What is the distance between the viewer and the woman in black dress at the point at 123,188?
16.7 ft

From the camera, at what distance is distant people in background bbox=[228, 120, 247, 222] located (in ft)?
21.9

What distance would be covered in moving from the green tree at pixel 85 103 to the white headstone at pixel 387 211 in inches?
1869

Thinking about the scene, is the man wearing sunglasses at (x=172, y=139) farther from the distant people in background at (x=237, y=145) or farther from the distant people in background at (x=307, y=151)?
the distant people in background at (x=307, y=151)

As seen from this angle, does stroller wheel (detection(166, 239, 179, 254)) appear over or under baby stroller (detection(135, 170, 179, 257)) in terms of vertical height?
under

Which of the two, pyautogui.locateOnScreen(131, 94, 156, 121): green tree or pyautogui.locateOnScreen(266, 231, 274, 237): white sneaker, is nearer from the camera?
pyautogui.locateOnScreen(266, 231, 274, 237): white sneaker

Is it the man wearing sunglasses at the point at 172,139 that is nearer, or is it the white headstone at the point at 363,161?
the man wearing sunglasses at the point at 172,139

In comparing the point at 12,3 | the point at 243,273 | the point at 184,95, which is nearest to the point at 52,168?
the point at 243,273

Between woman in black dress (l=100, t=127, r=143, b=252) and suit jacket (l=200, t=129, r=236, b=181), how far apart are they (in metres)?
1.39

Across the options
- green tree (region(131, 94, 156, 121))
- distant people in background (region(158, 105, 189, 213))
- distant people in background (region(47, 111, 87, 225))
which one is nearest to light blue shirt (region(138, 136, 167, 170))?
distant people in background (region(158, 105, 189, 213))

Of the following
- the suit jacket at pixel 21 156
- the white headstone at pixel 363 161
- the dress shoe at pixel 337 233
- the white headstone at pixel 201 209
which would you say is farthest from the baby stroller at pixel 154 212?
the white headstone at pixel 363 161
----
Find "Across the options" in the data above, then repeat that line and all lines after it exactly, ending with the final line.

▸ **Written solution**:
Across the options
- green tree (region(131, 94, 156, 121))
- distant people in background (region(158, 105, 189, 213))
- distant people in background (region(47, 111, 87, 225))
which one is nearest to light blue shirt (region(138, 136, 167, 170))?
distant people in background (region(158, 105, 189, 213))

Of the following
- the suit jacket at pixel 21 156
- the white headstone at pixel 363 161
- the dress shoe at pixel 337 233
- the white headstone at pixel 201 209
which would you say is farthest from the baby stroller at pixel 154 212?
the white headstone at pixel 363 161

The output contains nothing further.